Instructions to follow: Every record, from first to last, should be retyped word for word.

--- The records Enclosed Below ---

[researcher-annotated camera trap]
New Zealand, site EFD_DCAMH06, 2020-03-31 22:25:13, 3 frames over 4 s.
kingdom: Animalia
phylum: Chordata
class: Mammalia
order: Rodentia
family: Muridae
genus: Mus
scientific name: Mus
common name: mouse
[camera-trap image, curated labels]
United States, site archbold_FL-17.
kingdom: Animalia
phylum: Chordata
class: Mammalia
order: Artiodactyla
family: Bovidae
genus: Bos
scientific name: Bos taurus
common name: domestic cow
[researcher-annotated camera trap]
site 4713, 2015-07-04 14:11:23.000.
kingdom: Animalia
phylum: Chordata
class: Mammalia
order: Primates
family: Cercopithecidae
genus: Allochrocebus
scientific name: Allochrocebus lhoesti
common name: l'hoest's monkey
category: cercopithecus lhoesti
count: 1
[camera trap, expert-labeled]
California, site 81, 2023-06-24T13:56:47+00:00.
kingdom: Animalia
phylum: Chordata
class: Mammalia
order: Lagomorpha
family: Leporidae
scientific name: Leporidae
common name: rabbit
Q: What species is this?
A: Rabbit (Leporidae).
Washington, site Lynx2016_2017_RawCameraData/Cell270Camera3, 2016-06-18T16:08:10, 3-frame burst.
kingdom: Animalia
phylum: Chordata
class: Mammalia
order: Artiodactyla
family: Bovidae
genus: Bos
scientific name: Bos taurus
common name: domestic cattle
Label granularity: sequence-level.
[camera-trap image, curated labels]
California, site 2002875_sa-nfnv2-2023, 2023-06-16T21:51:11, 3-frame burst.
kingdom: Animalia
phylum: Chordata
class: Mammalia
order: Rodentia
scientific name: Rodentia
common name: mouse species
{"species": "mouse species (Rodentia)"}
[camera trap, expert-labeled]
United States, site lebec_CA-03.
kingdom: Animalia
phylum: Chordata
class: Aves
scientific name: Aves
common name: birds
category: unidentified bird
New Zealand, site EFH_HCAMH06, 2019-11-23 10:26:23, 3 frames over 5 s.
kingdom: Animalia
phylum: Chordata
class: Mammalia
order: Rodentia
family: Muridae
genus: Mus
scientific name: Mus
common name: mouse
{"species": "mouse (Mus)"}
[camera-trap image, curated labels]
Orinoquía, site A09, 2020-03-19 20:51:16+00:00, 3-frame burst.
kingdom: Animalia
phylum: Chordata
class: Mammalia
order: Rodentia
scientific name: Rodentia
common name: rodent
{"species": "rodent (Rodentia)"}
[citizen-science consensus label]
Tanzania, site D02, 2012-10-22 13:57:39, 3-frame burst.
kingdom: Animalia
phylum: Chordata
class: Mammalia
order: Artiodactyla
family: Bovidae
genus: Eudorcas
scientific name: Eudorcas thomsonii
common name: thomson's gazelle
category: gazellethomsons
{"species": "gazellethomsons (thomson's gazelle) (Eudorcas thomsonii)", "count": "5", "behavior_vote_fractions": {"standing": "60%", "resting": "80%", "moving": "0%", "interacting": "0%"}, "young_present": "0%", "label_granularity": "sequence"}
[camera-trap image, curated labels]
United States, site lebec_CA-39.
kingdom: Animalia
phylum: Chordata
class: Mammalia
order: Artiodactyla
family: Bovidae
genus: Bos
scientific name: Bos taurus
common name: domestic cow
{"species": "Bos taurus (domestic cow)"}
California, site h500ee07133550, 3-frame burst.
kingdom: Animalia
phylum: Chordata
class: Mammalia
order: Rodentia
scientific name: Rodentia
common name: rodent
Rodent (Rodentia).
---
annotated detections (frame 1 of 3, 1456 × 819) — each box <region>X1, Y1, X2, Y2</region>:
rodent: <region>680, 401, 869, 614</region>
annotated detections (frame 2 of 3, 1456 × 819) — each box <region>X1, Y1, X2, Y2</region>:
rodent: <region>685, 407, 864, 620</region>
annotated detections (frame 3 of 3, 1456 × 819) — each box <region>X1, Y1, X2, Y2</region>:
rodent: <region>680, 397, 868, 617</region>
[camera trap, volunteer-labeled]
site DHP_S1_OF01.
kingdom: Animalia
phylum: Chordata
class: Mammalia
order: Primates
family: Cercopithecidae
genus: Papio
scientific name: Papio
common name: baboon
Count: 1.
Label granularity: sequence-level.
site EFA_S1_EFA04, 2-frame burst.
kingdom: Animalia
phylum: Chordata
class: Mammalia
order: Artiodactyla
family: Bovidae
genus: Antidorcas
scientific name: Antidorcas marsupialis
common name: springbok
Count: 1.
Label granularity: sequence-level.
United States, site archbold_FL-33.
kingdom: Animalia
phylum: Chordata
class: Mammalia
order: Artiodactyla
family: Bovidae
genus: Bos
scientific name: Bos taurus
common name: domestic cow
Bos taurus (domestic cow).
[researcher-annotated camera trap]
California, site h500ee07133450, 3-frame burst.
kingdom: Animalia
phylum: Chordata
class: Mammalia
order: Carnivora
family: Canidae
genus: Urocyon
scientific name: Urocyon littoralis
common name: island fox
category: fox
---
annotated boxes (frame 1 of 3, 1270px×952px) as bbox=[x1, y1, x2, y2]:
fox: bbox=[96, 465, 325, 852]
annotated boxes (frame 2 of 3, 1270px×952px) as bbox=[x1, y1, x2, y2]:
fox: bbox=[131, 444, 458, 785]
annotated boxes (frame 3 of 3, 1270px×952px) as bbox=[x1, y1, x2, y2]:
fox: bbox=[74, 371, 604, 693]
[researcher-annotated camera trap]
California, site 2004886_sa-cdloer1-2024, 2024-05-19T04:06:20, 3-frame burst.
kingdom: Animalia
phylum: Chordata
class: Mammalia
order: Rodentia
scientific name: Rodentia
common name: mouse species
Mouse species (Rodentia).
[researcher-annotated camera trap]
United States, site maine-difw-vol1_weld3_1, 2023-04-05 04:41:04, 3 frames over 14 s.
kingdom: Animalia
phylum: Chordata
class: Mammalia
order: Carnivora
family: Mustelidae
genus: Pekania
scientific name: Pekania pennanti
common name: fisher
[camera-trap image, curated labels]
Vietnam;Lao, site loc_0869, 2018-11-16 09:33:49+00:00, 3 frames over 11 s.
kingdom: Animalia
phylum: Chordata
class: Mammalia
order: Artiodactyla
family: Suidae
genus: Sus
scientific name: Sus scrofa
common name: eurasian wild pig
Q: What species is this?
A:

--- End of Enclosed The records ---

Task answer:
[researcher-annotated camera trap]
New Zealand, site EFD_DCAMH06, 2020-03-31 22:25:13, 3 frames over 4 s.
kingdom: Animalia
phylum: Chordata
class: Mammalia
order: Rodentia
family: Muridae
genus: Mus
scientific name: Mus
common name: mouse
[camera-trap image, curated labels]
United States, site archbold_FL-17.
kingdom: Animalia
phylum: Chordata
class: Mammalia
order: Artiodactyla
family: Bovidae
genus: Bos
scientific name: Bos taurus
common name: domestic cow
[researcher-annotated camera trap]
site 4713, 2015-07-04 14:11:23.000.
kingdom: Animalia
phylum: Chordata
class: Mammalia
order: Primates
family: Cercopithecidae
genus: Allochrocebus
scientific name: Allochrocebus lhoesti
common name: l'hoest's monkey
category: cercopithecus lhoesti
count: 1
[camera trap, expert-labeled]
California, site 81, 2023-06-24T13:56:47+00:00.
kingdom: Animalia
phylum: Chordata
class: Mammalia
order: Lagomorpha
family: Leporidae
scientific name: Leporidae
common name: rabbit
Q: What species is this?
A: Rabbit (Leporidae).
Washington, site Lynx2016_2017_RawCameraData/Cell270Camera3, 2016-06-18T16:08:10, 3-frame burst.
kingdom: Animalia
phylum: Chordata
class: Mammalia
order: Artiodactyla
family: Bovidae
genus: Bos
scientific name: Bos taurus
common name: domestic cattle
Label granularity: sequence-level.
[camera-trap image, curated labels]
California, site 2002875_sa-nfnv2-2023, 2023-06-16T21:51:11, 3-frame burst.
kingdom: Animalia
phylum: Chordata
class: Mammalia
order: Rodentia
scientific name: Rodentia
common name: mouse species
{"species": "mouse species (Rodentia)"}
[camera trap, expert-labeled]
United States, site lebec_CA-03.
kingdom: Animalia
phylum: Chordata
class: Aves
scientific name: Aves
common name: birds
category: unidentified bird
New Zealand, site EFH_HCAMH06, 2019-11-23 10:26:23, 3 frames over 5 s.
kingdom: Animalia
phylum: Chordata
class: Mammalia
order: Rodentia
family: Muridae
genus: Mus
scientific name: Mus
common name: mouse
{"species": "mouse (Mus)"}
[camera-trap image, curated labels]
Orinoquía, site A09, 2020-03-19 20:51:16+00:00, 3-frame burst.
kingdom: Animalia
phylum: Chordata
class: Mammalia
order: Rodentia
scientific name: Rodentia
common name: rodent
{"species": "rodent (Rodentia)"}
[citizen-science consensus label]
Tanzania, site D02, 2012-10-22 13:57:39, 3-frame burst.
kingdom: Animalia
phylum: Chordata
class: Mammalia
order: Artiodactyla
family: Bovidae
genus: Eudorcas
scientific name: Eudorcas thomsonii
common name: thomson's gazelle
category: gazellethomsons
{"species": "gazellethomsons (thomson's gazelle) (Eudorcas thomsonii)", "count": "5", "behavior_vote_fractions": {"standing": "60%", "resting": "80%", "moving": "0%", "interacting": "0%"}, "young_present": "0%", "label_granularity": "sequence"}
[camera-trap image, curated labels]
United States, site lebec_CA-39.
kingdom: Animalia
phylum: Chordata
class: Mammalia
order: Artiodactyla
family: Bovidae
genus: Bos
scientific name: Bos taurus
common name: domestic cow
{"species": "Bos taurus (domestic cow)"}
California, site h500ee07133550, 3-frame burst.
kingdom: Animalia
phylum: Chordata
class: Mammalia
order: Rodentia
scientific name: Rodentia
common name: rodent
Rodent (Rodentia).
---
annotated detections (frame 1 of 3, 1456 × 819) — each box <region>X1, Y1, X2, Y2</region>:
rodent: <region>680, 401, 869, 614</region>
annotated detections (frame 2 of 3, 1456 × 819) — each box <region>X1, Y1, X2, Y2</region>:
rodent: <region>685, 407, 864, 620</region>
annotated detections (frame 3 of 3, 1456 × 819) — each box <region>X1, Y1, X2, Y2</region>:
rodent: <region>680, 397, 868, 617</region>
[camera trap, volunteer-labeled]
site DHP_S1_OF01.
kingdom: Animalia
phylum: Chordata
class: Mammalia
order: Primates
family: Cercopithecidae
genus: Papio
scientific name: Papio
common name: baboon
Count: 1.
Label granularity: sequence-level.
site EFA_S1_EFA04, 2-frame burst.
kingdom: Animalia
phylum: Chordata
class: Mammalia
order: Artiodactyla
family: Bovidae
genus: Antidorcas
scientific name: Antidorcas marsupialis
common name: springbok
Count: 1.
Label granularity: sequence-level.
United States, site archbold_FL-33.
kingdom: Animalia
phylum: Chordata
class: Mammalia
order: Artiodactyla
family: Bovidae
genus: Bos
scientific name: Bos taurus
common name: domestic cow
Bos taurus (domestic cow).
[researcher-annotated camera trap]
California, site h500ee07133450, 3-frame burst.
kingdom: Animalia
phylum: Chordata
class: Mammalia
order: Carnivora
family: Canidae
genus: Urocyon
scientific name: Urocyon littoralis
common name: island fox
category: fox
---
annotated boxes (frame 1 of 3, 1270px×952px) as bbox=[x1, y1, x2, y2]:
fox: bbox=[96, 465, 325, 852]
annotated boxes (frame 2 of 3, 1270px×952px) as bbox=[x1, y1, x2, y2]:
fox: bbox=[131, 444, 458, 785]
annotated boxes (frame 3 of 3, 1270px×952px) as bbox=[x1, y1, x2, y2]:
fox: bbox=[74, 371, 604, 693]
[researcher-annotated camera trap]
California, site 2004886_sa-cdloer1-2024, 2024-05-19T04:06:20, 3-frame burst.
kingdom: Animalia
phylum: Chordata
class: Mammalia
order: Rodentia
scientific name: Rodentia
common name: mouse species
Mouse species (Rodentia).
[researcher-annotated camera trap]
United States, site maine-difw-vol1_weld3_1, 2023-04-05 04:41:04, 3 frames over 14 s.
kingdom: Animalia
phylum: Chordata
class: Mammalia
order: Carnivora
family: Mustelidae
genus: Pekania
scientific name: Pekania pennanti
common name: fisher
[camera-trap image, curated labels]
Vietnam;Lao, site loc_0869, 2018-11-16 09:33:49+00:00, 3 frames over 11 s.
kingdom: Animalia
phylum: Chordata
class: Mammalia
order: Artiodactyla
family: Suidae
genus: Sus
scientific name: Sus scrofa
common name: eurasian wild pig
Q: What species is this?
A:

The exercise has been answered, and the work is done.